The Court of Appeal for this district has reversed a judgment committing a man to prison for two years although he had pled guilty to first degree residential burglary with a person present under a plea bargain that entailed probation but no prison time, with the justices holding that the fact the defendant had arrived late to court for his sentencing time did not justify the judge’s action in nullifying the agreement.

Wednesday’s decision comes in an unpublished opinion by Presiding Justice Lee Edmon of Div. Three.

Los Angeles Superior Court Judge Emily Cole took the plea by defendant Tony McClain who had broken into the apartment of his girlfriend while she was present. However, he agreed that the sentence could be imposed by some other judge, and the matter came before Judge Lisa M. Chung.

McClain was scheduled to appear before her last May 20 at 8:30 a.m. He didn’t show up at that time.

At 9:20 a.m., Chung noted the failure to appear and voiced some “independent concerns regarding accepting this plea,” noting the nature of McClain’s recent conduct and his prior offenses.

He appeared later—Edmon noted that the record doesn’t reflect the hour and minute—and explained that he got caught up in traffic and that, as “a father and a working man,” he “was rushing for time.”

Explanation Rejected

Those were shoddy excuses, Chung declared, scrapping the plea agreement pursuant to the California Supreme Court’s 1988 decision in People v. Cruz, and ordering McClain’s imprisonment. That opinion says, in footnote 5:

“[I]f the defendant willfully fails to appear for sentencing the trial court may withdraw its approval of the defendant’s plea and impose a sentence in excess of the bargained-for term.”

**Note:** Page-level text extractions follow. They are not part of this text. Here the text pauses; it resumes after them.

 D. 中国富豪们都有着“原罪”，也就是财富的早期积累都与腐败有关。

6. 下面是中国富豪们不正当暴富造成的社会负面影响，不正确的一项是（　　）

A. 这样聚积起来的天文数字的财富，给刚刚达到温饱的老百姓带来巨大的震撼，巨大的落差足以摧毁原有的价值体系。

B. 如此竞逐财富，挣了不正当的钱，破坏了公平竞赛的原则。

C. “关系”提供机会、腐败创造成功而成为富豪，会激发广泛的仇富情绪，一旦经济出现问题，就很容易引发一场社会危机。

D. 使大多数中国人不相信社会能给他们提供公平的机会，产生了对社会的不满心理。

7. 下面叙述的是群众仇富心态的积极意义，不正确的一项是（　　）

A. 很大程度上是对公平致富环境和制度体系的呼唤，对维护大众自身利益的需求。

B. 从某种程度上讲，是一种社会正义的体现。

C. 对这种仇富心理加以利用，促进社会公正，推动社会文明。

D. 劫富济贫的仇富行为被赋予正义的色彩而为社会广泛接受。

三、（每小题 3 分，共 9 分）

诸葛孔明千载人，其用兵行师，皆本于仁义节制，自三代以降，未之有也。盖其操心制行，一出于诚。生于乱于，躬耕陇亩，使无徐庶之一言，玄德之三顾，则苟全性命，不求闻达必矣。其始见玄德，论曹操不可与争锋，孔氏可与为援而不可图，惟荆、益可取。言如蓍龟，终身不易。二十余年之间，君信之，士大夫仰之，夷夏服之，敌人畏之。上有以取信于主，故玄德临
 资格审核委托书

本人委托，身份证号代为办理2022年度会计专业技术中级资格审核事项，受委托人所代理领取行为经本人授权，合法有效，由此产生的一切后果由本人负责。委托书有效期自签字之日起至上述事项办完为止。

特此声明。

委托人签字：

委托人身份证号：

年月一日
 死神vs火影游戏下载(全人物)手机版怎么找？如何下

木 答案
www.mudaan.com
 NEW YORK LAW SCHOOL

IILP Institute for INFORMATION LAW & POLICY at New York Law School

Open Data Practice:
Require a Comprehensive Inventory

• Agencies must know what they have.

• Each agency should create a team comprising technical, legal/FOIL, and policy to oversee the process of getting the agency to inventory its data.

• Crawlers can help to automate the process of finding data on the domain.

The text makes reference to “an absconding defendant’s avoidance or ‘waiver’ of the terms of the bargain by flight.”

Edmon wrote:

“To establish a Cruz waiver violation, the evidence must establish that the defendant willfully engaged in prohibited behavior….Here, however, the trial court merely found McClain’s excuse for being late did not constitute ‘good cause.’ The trial court did not find he was willfully late for sentencing. We might be able to infer such a finding, except the trial court expressed its disinclination to honor the plea agreement before it had even heard McClain’s explanation for being late to court. The trial court said it did not agree with the negotiated plea and suggested that had the plea been presented to it, it would not have accepted the plea based on the underlying offenses and McClain’s misdemeanors. We therefore cannot find that the trial court’s refusal to honor the plea agreement was grounded in a finding that McClain willfully was late to court as opposed to its disagreement with the negotiated plea itself.”

Insufficient Evidence

She added:

“And, even under the correct standard, there is insufficient evidence McClain willfully was late to his sentencing hearing. As used in penal statutes, ‘willful’ and ‘willfully’ imply a purpose or willingness to commit the act, that the person knows what he is doing, and intends to do what he is doing.”

The opinion does not order that the plea bargain be enforced. Rather, it directs the Superior Court “to impose the negotiated sentence or to allow Tony McClain to withdraw his plea.”

The case is People v. McClain, B312855.